In a different market the tariffs directed at China and the pork-laden spending bill might not matter that much. Today they mattered a lot, but that is because the indices were already at a tipping point and this news shoved the bulls off the cliff.
I wrote in my opening post this morning that we were teetering on the brink of the abyss. It didn't matter that the FOMC interest rate decision was given a dovish spin by the media and bonds were trading up. What mattered was that the bias was to the downside and the news flow fulfilled the bearish narrative.
The issue now is how much lower can the indices go? The 2700 level of the S&P 500 offered no support at all and the support at 2650 is weak at best.
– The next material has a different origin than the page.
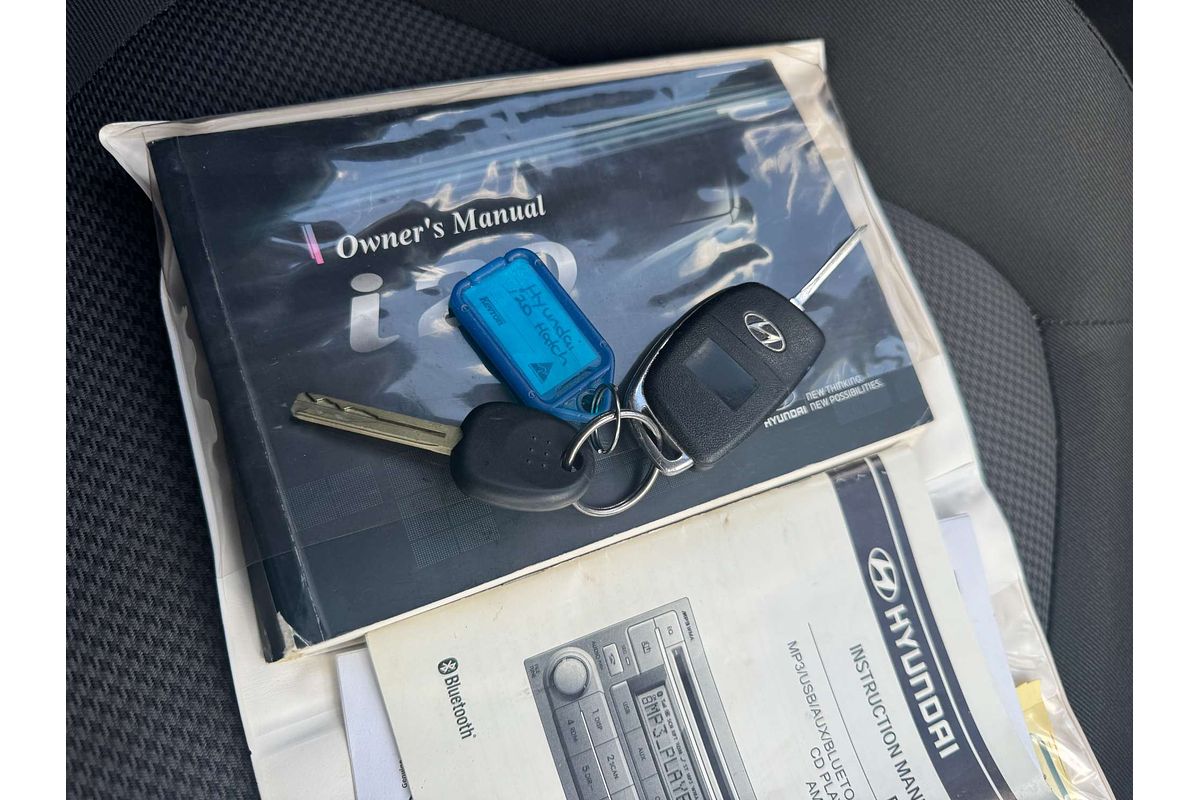 2013 Hyundai i20 Active PB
The next stop is the closing low in February of 2580 which is also the 200-day moving average.
The bears have consistently had issues generating downside momentum. Just when it looks like they are finally gaining traction the market will bounce and make a V-shaped recovery. It happened after the dramatic February fall and it happened again after the small pullback at the end of the month. You can be sure there are plenty of bulls anticipating another such recovery sooner or later.
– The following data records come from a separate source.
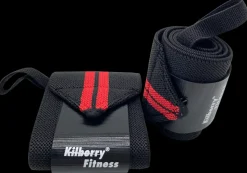 Kilberry Fitness Wrist wraps 2-pak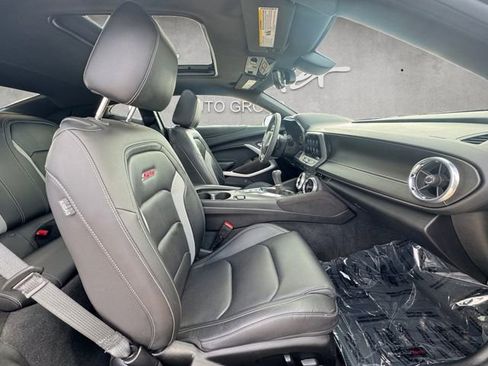 Used 2021 Chevrolet Camaro SS image 24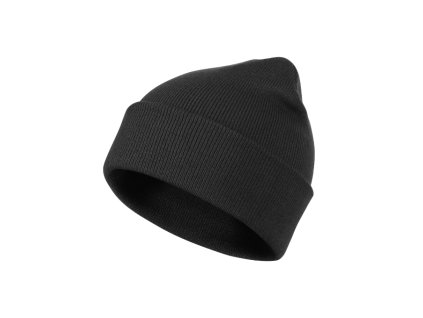 Beanie čepice unisex ebony gray uni 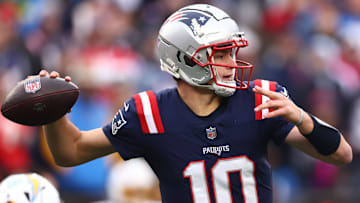 Los Angeles Chargers v New England Patriots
For now the best move is to get out of the way and let the selling play out. Ultimately this is the sort of action that always leads to some great trading, but it is all about the timing. Overall many small-caps showed some relative strength but it was the big-cap FAANG -- Facebook (FB) , Amazon (AMZN) , Apple (AAPL) , Netflix (NFLX) and Alphabet (GOOGL) -- names that caused the most pain and those are so overowned that when they are sick the whole market catches the flu.
This is ugly stuff today but it should make you optimistic about the trading that lies ahead.
Have a good evening. I'll see you tomorrow.